Questioning the very legitimacy of Western liberalism and the modern secular civilization it has given rise to, Dr. Gregorios critically examines the values of the European Enlightenment of the eighteenth and nineteenth centuries, and the corporate drive of European peoples by which they have dominated the external world. He shows that both Capitalism and Marxism, as well as Modern Science and Technology are creations of the same spirit, he argues.
The powerful light of Critical Rationality emitted by the European Enlightenment is like the light of the sun. It is bright and helpful for seeing this world in detail, but too bright to let us see the night sky and the vast expanses of the universe. This "light too bright" eclipses the Transcendent. Dr. Gregorios invites us to appropriate the other Enlightenment of the overall-religious-cultural outlook in a new way and to relate it to the valid insights of the European Enlightenment.
"The author has a special talent for bringing together vast amounts of material and summarizing in clear and insightful ways. This critique of the European Enlightenment is most significant in itself.
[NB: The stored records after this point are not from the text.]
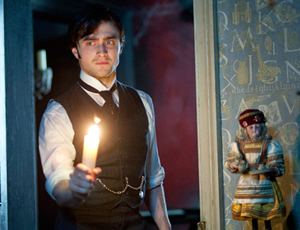 Daniel Radcliffe confronts the Woman in Black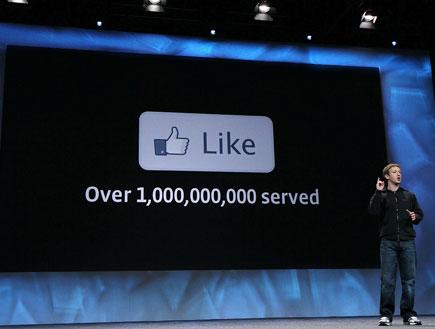 מארק צוקרברג והלייק של פייסבוק (צילום: Justin Sullivan, GettyImages IL)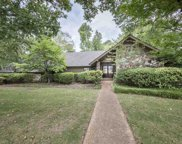 2220 Hickory Crest, Memphis image
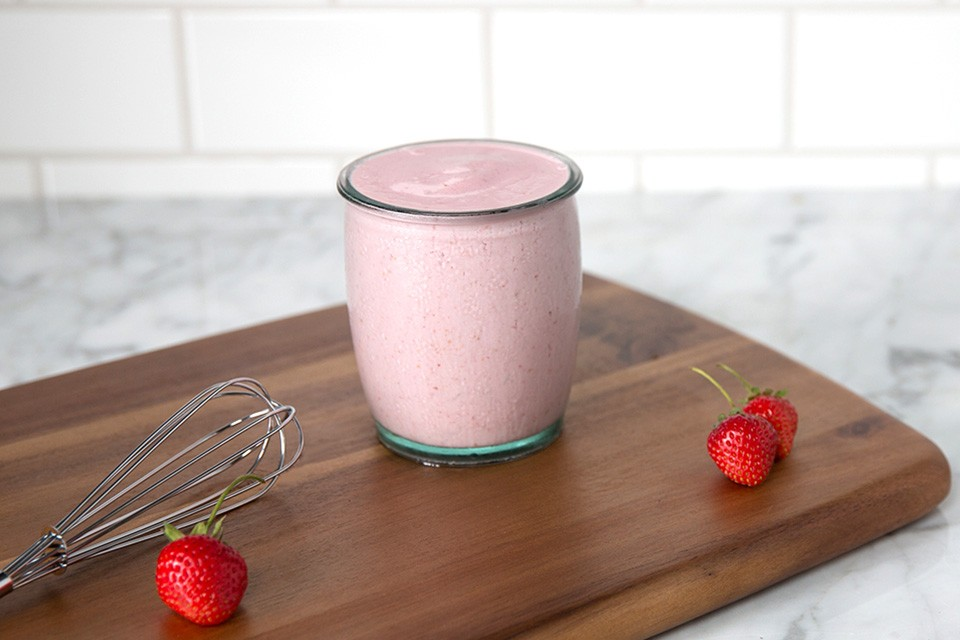 Recette de smoothie au fromage et aux fraises. Un smoothie nutritif au cheesecake aux fraises et riche en protéines.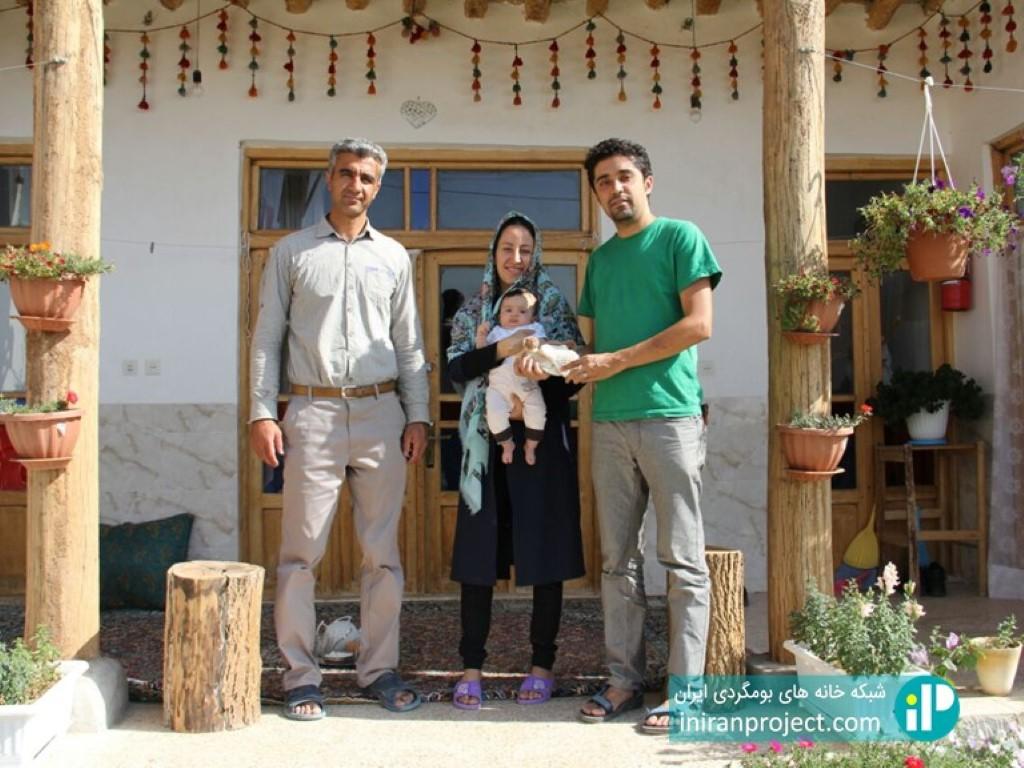 تصویری در کنار خانواده براتی در خانه بومگردی پلاسجان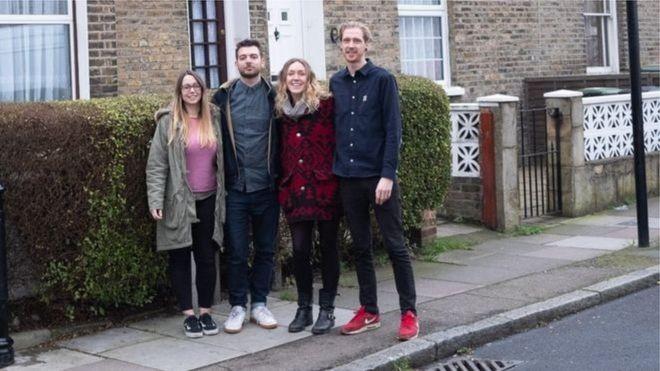 Courtney e Alex McClure, Amy Mitchell e Carl Colston estão no processo de comprar uma casa de seis quartos juntos (Foto: ALEX MCCLURE via BBC)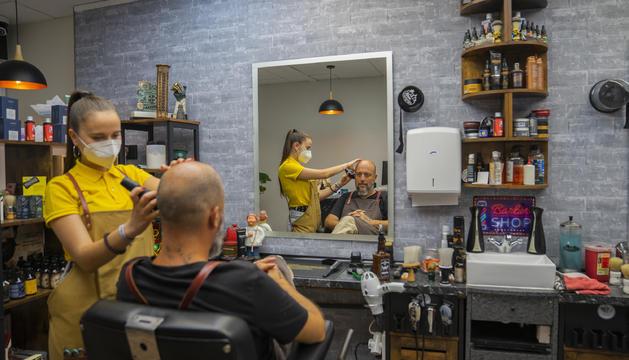 Les perruqueries, com la barberia Salcedo, són un dels negocis afectats per la pujada de la llum.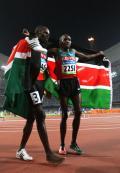 图文-[奥运]田径男子800米 身披国旗庆祝胜利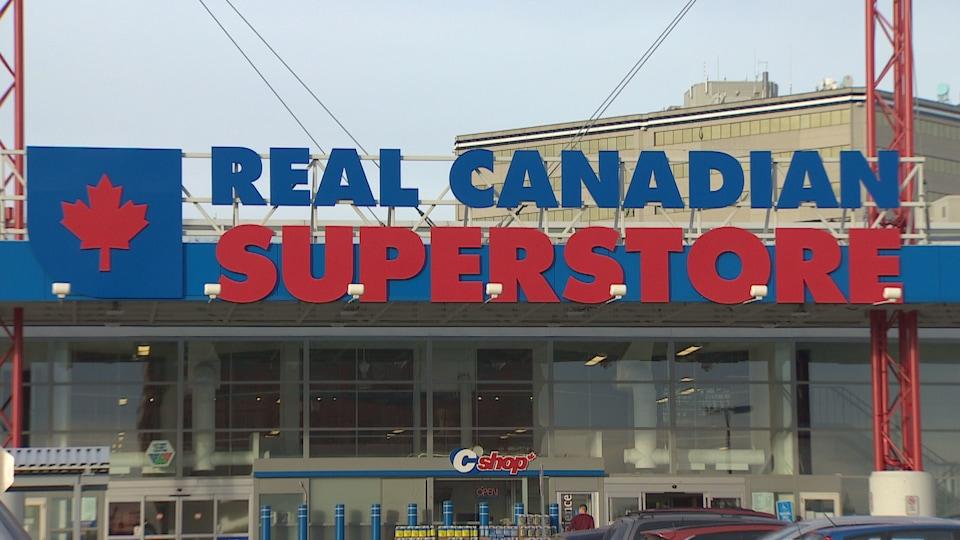 L'enseigne d'un magasin Real Canadian Superstore sur la rue Southport Road à Calgary.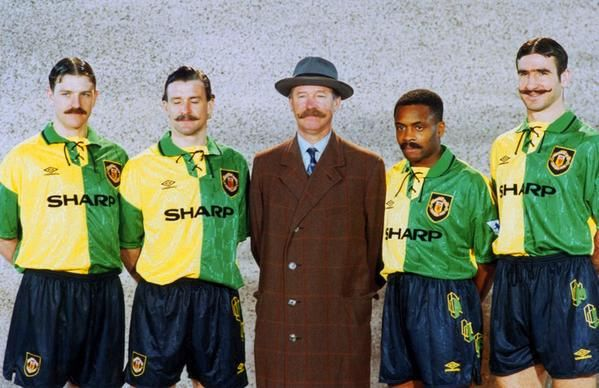 Lee Sharpe, Mark Hughes, Alex Ferguson, Paul Parker & Eric Cantona launch Manchester United's new away kit, 1992.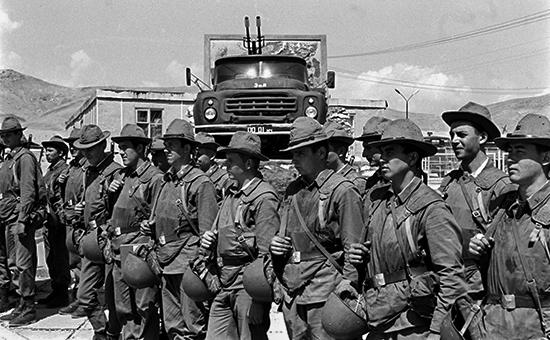 Советские воины-интернационалисты в Афганистане, 1985 год. Архивное фото.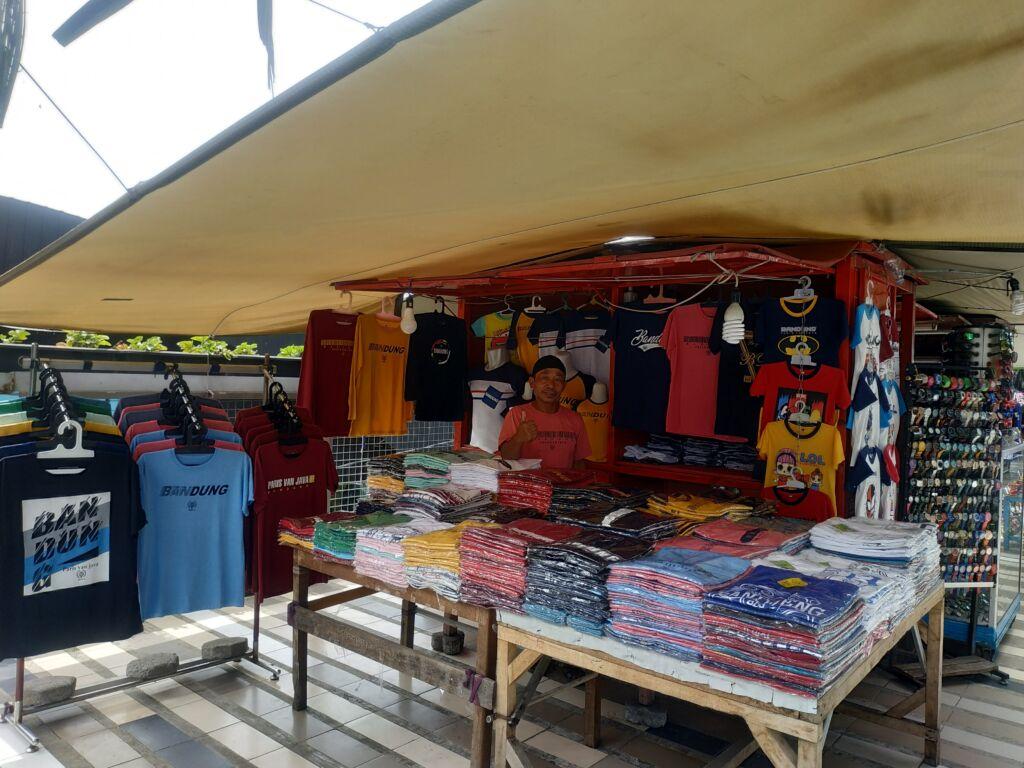 Kios Suvenir Di Teras Cihampelas Bandung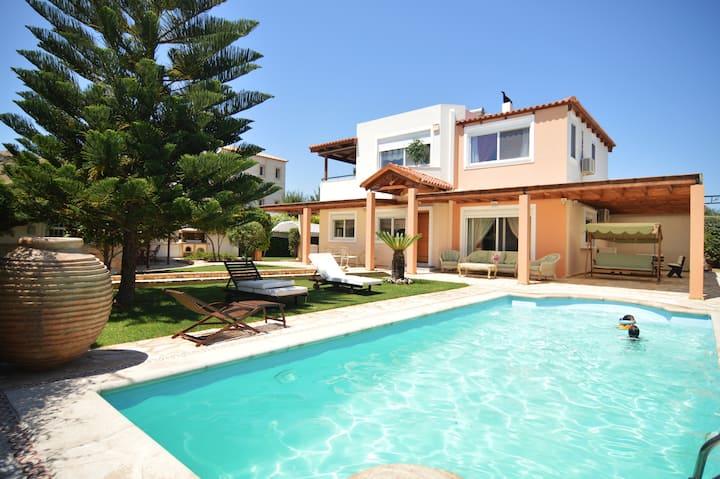 Modern Villa in Lagonissi (w/ pool)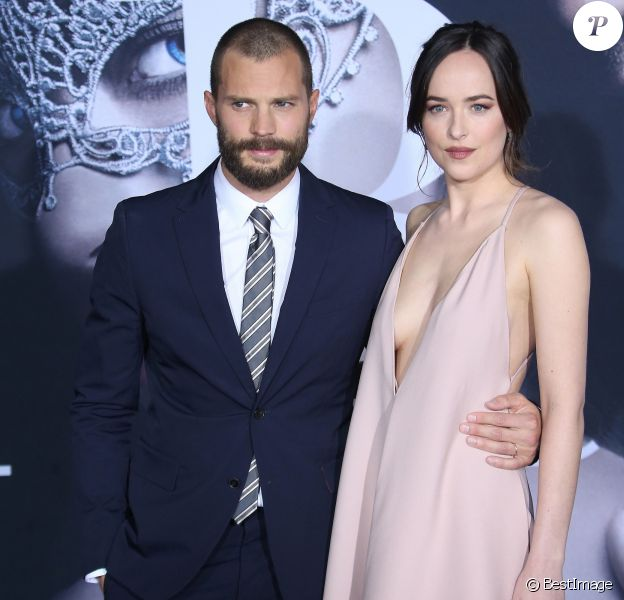 "Jamie Dornan, Dakota Johnson lors de la première du film ""Cinquante nuances plus sombres"" (Fifty Shades Darker) au Ace Hotel à Los Angeles, le 2 février 2017. © F. Sadou/AdMedia via ZUMA Wire/Bestimage"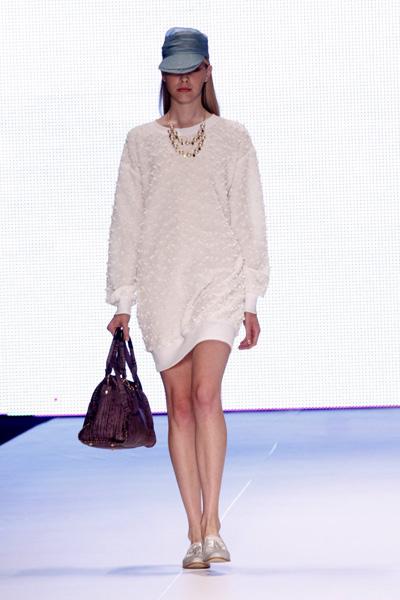 A Anju Anju estreou no Fashion Business nesta terça-feira, 10, no Rio.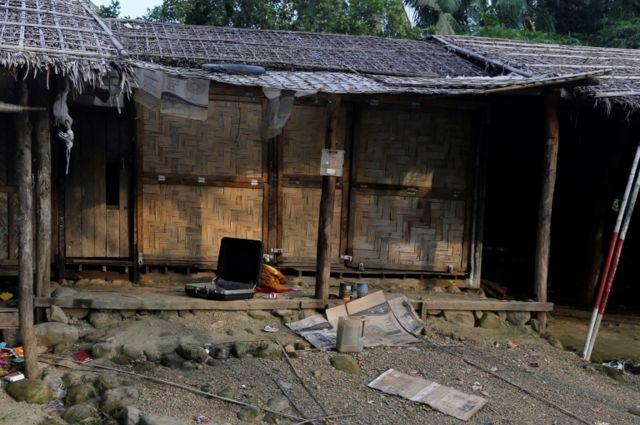 တိုက်ခိုက်မှုတွေနောက်ပိုင်း ရိုဟင်ဂျာတချို့ အိုးအိမ်စွန့်ထွက်ပြေးခဲ့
While there have been other books on the Enlightenment, the approach taken here is unique and could only have been offered by a non-European." — Harold G. Coward, University of Calgar
Preface
1. Getting Oriented
2. Religion, Culture, and the Secular: Concepts to be Clarified
3. What is the European Enlightenment?
4. Europe: Adventure and Expansion
5. Ideas: Hegel
6. The Dialectics of the Enlightenment: Knowledge—Its Function and Foundation
7. Theory for Practice, Or the Other Way Around?
8. Justice, Human Rights, and the State in European Civilization
9. Science, Technology, and the Enlightenment: Will They Go On Reinforcing Each Other Indefinitely?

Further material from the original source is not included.